## What you need to do
Please gather every line in the items below that contains the word "viewer". Letter case must match.

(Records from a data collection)
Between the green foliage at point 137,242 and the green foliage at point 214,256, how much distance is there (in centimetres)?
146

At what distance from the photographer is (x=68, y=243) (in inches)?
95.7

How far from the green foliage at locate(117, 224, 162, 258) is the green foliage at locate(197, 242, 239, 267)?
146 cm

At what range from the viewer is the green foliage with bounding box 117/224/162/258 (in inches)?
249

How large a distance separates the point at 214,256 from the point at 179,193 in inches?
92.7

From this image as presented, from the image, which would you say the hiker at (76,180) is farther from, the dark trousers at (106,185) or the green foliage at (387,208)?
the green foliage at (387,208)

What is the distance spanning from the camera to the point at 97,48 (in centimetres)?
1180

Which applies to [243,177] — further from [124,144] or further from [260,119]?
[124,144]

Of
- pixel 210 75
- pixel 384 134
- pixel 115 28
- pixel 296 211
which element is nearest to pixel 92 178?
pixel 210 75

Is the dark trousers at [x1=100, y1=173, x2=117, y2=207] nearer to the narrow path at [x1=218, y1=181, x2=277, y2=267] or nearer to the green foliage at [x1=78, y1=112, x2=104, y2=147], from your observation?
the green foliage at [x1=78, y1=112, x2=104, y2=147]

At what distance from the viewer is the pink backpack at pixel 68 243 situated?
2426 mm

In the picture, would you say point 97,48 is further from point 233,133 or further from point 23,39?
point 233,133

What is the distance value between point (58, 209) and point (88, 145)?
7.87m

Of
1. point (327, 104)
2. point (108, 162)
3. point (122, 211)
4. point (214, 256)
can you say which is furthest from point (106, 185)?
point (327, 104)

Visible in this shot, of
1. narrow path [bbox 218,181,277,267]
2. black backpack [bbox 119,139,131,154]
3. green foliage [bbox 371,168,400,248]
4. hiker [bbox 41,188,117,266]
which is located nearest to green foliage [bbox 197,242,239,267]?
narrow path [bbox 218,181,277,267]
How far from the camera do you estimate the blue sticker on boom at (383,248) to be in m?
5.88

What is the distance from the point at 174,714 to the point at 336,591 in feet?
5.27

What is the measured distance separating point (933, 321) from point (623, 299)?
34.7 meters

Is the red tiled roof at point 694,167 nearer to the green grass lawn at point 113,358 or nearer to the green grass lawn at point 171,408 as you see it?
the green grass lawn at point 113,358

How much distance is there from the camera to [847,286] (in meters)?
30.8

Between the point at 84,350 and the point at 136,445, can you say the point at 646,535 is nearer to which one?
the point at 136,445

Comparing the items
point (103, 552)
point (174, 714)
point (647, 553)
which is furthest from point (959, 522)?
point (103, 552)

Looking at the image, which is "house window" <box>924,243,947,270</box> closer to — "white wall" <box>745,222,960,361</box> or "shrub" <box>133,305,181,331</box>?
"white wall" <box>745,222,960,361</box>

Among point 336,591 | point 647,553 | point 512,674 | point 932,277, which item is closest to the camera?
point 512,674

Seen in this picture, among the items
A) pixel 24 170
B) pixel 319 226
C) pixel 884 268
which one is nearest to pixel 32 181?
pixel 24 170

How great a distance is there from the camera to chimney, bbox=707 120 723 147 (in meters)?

## Written answer
At what range from the viewer is the green foliage with bounding box 117/224/162/258 (in inches)?
At what distance from the viewer is the pink backpack at pixel 68 243 situated?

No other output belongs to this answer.